Cheguei na Praça Afonso Botelho (mais conhecida como praça do Atlético) exatamente 13:10. Os ônibus da Máfia Azul (num total de três), a torcida organizada do Cruzeiro haviam chegado a pouco e notava-se a presença um grande contingente de pessoas trajadas de azul, sendo recepcionadas por torcedores da TOF em frente à Baixada e aos poucos se dirigindo a Sede (Diário de Campo, Atlético x Cruzeiro, 13/09/2003).

    Em meio das trocas de "panos"4 feitas pelos torcedores na sede, da mistura do ritmo das baterias, as mulheres associadas vão chegando e aos poucos misturam-se aos torcedores para aguardar o início do jogo.

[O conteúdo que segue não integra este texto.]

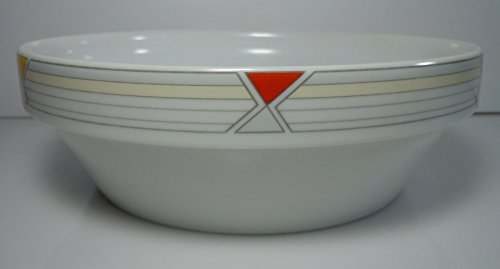 (Studio Nova Avion Primary Cereal Bowl)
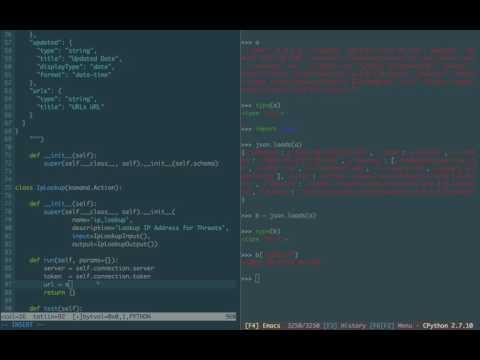 Plugin Dev Actions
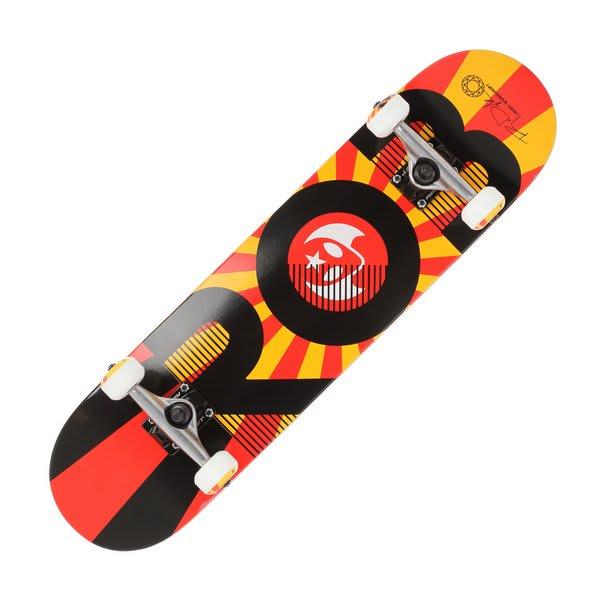 Alien Workshop Dyrdek Rising Skateboard Complete Red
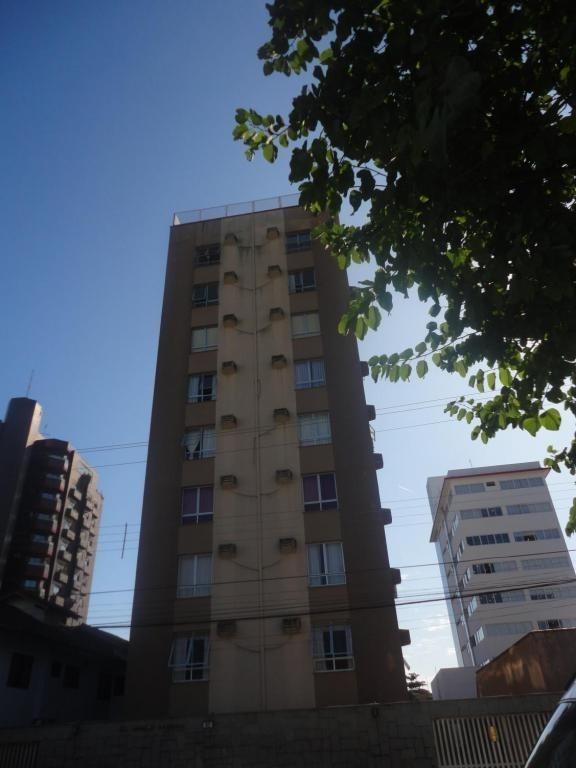 cobertura no bucarein com 3 quartos para venda, 300 m² - lg3422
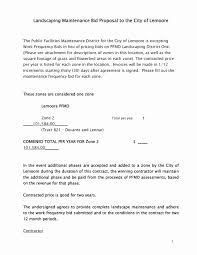 Bid Proposal Letter Free Joint Venture Proposal Letter Template Examples Letter Cover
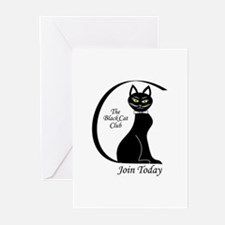 Cute Humane society Greeting Cards (Pk of 20)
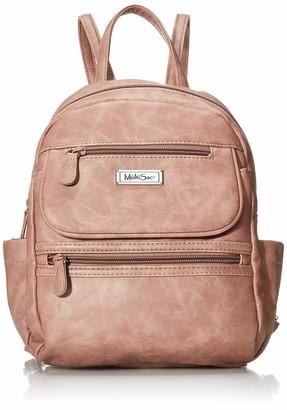 MultiSac Backpack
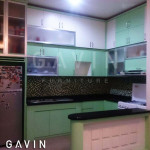 Kitchen Set Minimalis Warna Hijau By Gavin Furniture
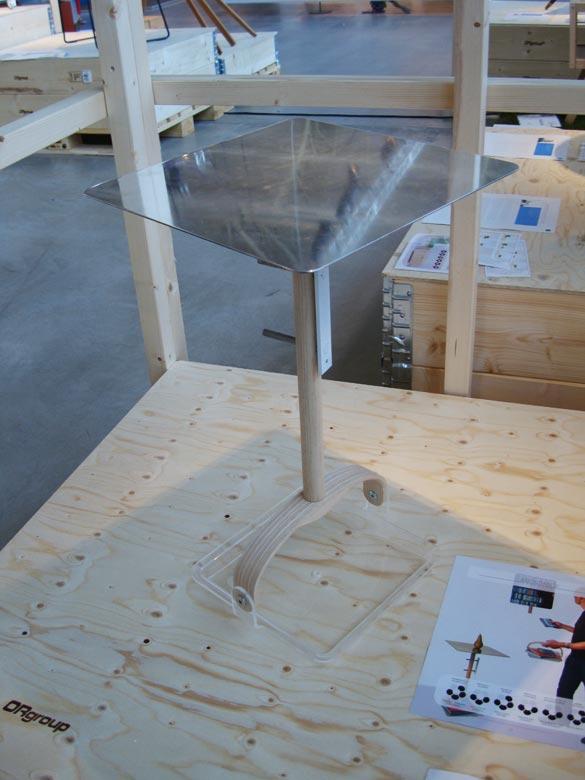 gallery-2011-13.jpg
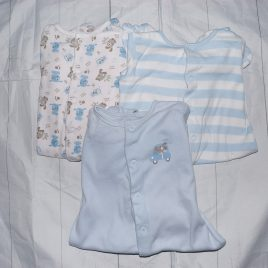 x3 blue sleepsuits 3-6 months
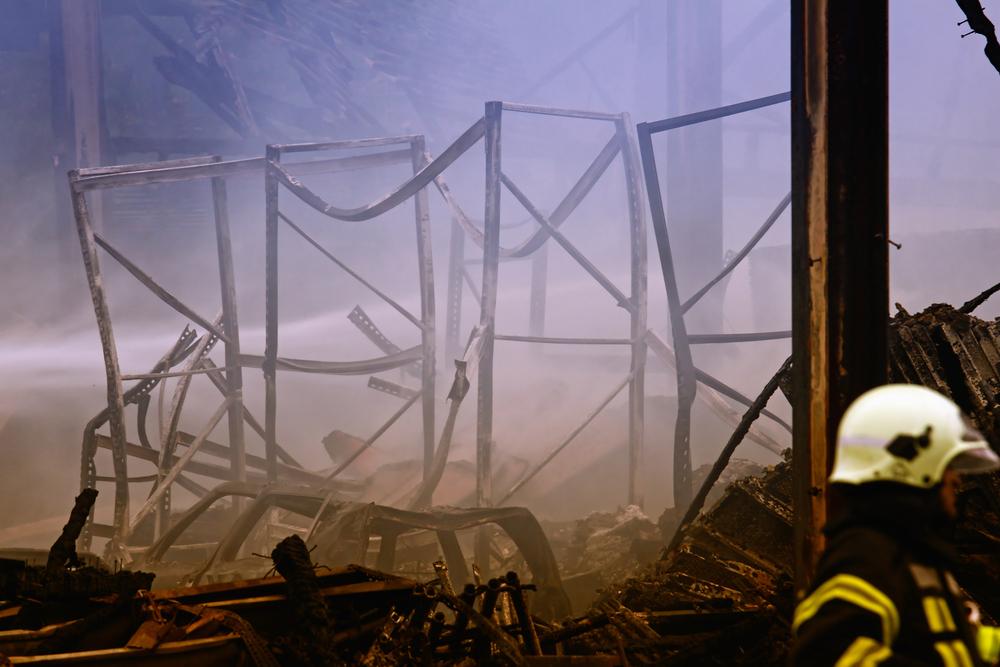 Großbrand in Wuppertal,Lagerhalle abgebrannt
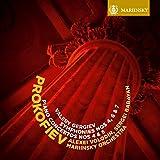 Prokofiev / Symphonies Nos 4, 6 & 7
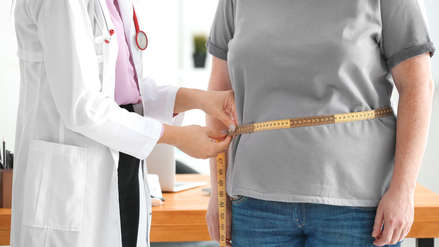 Cáncer: 4 tipos de neoplasias asociadas a la obesidad y el sobrepeso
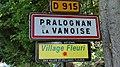 Pralognan-la-Vanoise panneau (5).jpg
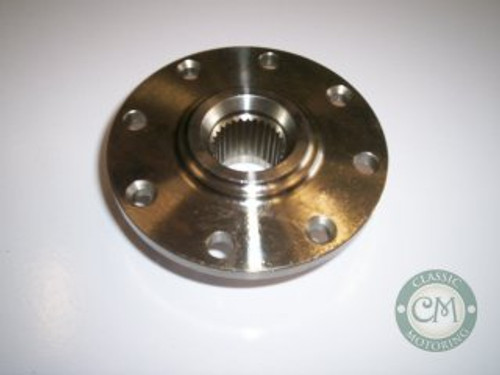 "Drive Flange - 7.5"" Disc Brake Cooper S/Clubman GT"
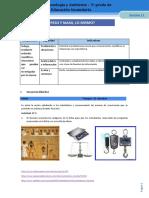 RP-CTA5-K11-SESION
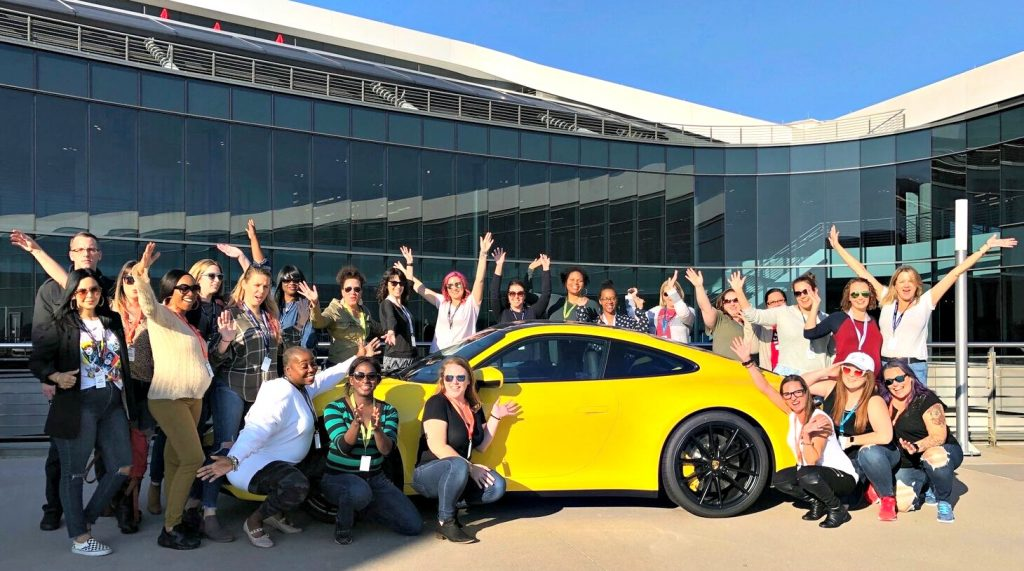 All You Need to Know about the PORSCHE DRIVE EXPERIENCE CENTER OF ATLANTA 3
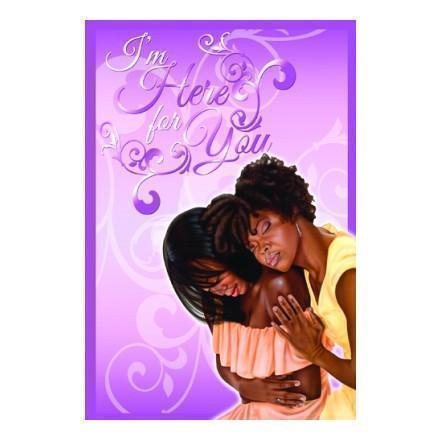 African american greeting cards the black art depot african american greeting cards m4hsunfo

    Ao final do jogo todos se dirigem a Sede, e apesar da derrota do time da casa o clima é de alegria e união. A troca de panos continua e um maior número de mulheres está presente, segundo elas "dar uma olhada nos mineirinhos" (Diário de Campo Atlético x Cruzeiro, 13/09/2003).

    Só olhar mesmo, porque nenhuma delas ousou conversar com alguns que passavam, olhavam e ainda teciam alguns comentários sobre elas.

    A única exceção que chamou mais atenção foi uma torcedora alheia a esse grupinho que "aparentando estar alcoolizada estava conversando com todos. Pediu até que eu tirasse uma foto dela (com a minha câmera) com um torcedor cruzeirense que nem ela e nem eu sabíamos quem era. A foto ficou comigo e na hora ela nem se preocupou como iria vê-la posteriormente (ver anexo 10)" (Diário de Campo, Atlético x Cruzeiro, 13/09/2003).

    O que vale ressaltar é que o respeito era mútuo e a união prevaleceu em todos os momentos.


Notas

  1. Nome dado ao clássico envolvendo o Clube Atlético Paranaense e o Coritiba Foot Ball Club.

  2. Torcida Organizada com menor número de associados, fundada em 1992 e extinta em 2000. Segundo eles devido às perseguições sofridas pelos torcedores da TOF, que, em contrapartida, se defendem alegando que a Ultras aliou-se com a Império Alviverde, maior TO do Coritiba Foot Ball Club - o maior rival do Clube Atlético Paranaense, após estes o defenderem em uma briga no Estádio do Coritiba. Hoje, 2003, a TO Ultras do Atlético está aos poucos se inserindo novamente no âmbito futebolístico.

  3. Gaviões Alvinegros do Figueirense-SC, Falange Azul do Londrina-PR, Leões da Fabulosa da Portuguesa-SP, Fiel Força Tricolor do Botafogo-SP, Máfia Azul do Cruzeiro-MG, Os Imbatíveis do Vitória - BA, Leões da Tuf do Fortaleza - CE, Remoçada do Remo -PA.

  4. Os torcedores trazem mochilas repletas de material da sua TO para trocar por material da TO alheia.


Referências

  • A REVISTA VIRTUAL DAS TORCIDAS ORGANIZADAS. Informações sobre as torcidas co-irmãs. Disponível em http://www.brasilultra.com.br. Acesso em agosto de 2003.

  • DA SILVA, Viviane Hansen. Pesquisa de campo. Curitiba, 22 jul.2003. Entrevista com M.P, na Sede da Torcida Organizada Os Fanáticos, em 22 de jul. de 2003.

  • DA SILVA, Viviane Hansen. Diário de Campo. Curitiba, jul à out de 2003.

  • TOLEDO, Luiz Henrique. Torcidas Organizadas de Futebol. Campinas: Autores Associados/Anpocs, 1996.